Work to complete:
Change "furthest" to "farthest" in the lines from the line with "Does the image" up to and including the line with "4. point 599,251", and give back only those lines with nothing else altered.

Given information:
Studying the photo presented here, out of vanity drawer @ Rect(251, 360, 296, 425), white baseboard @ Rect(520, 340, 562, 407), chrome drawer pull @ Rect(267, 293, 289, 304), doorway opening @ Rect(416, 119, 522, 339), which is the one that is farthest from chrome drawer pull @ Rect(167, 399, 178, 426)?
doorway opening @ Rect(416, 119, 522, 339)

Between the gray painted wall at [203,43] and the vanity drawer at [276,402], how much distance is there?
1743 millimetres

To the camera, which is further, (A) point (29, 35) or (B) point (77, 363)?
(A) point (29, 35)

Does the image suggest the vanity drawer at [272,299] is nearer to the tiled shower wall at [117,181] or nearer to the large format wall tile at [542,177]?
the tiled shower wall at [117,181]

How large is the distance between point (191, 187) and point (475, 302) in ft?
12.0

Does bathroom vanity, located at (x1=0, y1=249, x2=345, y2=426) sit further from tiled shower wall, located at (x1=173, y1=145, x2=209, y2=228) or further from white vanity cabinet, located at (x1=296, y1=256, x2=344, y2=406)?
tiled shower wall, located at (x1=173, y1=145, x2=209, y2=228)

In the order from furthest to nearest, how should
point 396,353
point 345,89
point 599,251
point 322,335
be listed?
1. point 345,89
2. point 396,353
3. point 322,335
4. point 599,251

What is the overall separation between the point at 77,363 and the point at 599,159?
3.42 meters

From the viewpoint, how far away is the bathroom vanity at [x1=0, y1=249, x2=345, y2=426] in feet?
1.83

---

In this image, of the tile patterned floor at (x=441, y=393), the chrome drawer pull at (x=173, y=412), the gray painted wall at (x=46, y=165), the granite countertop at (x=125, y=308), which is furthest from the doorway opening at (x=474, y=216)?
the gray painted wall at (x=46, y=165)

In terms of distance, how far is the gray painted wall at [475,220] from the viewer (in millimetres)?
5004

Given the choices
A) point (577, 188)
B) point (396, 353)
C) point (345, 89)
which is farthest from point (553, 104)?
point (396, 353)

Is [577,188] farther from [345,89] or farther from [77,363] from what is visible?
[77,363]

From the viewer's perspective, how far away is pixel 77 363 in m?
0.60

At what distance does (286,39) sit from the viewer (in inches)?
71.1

==

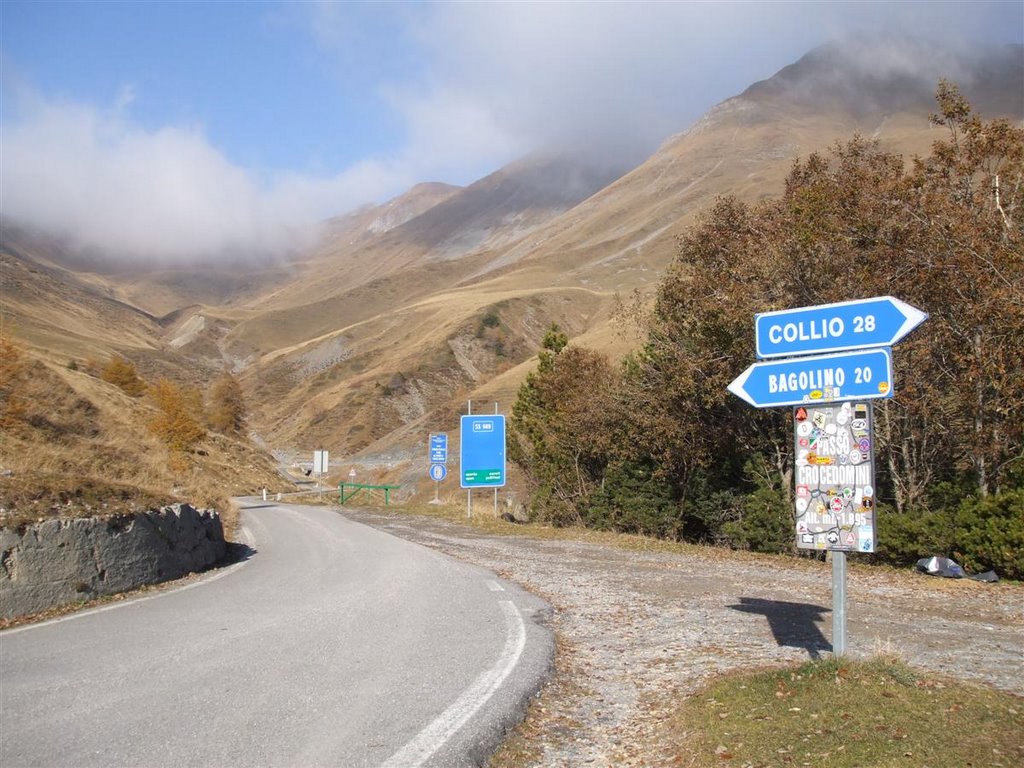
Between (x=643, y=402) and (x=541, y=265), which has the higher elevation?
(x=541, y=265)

Task response:
Does the image suggest the vanity drawer at [272,299] is nearer to the tiled shower wall at [117,181] or nearer to the large format wall tile at [542,177]?
the tiled shower wall at [117,181]

How large is the distance between point (191, 187) and point (475, 302) in ft?
12.0

Does bathroom vanity, located at (x1=0, y1=249, x2=345, y2=426) sit further from tiled shower wall, located at (x1=173, y1=145, x2=209, y2=228) or further from white vanity cabinet, located at (x1=296, y1=256, x2=344, y2=406)?
tiled shower wall, located at (x1=173, y1=145, x2=209, y2=228)

In the order from farthest to nearest, how should
point 396,353
point 345,89
point 599,251
point 322,335
be listed?
1. point 345,89
2. point 396,353
3. point 322,335
4. point 599,251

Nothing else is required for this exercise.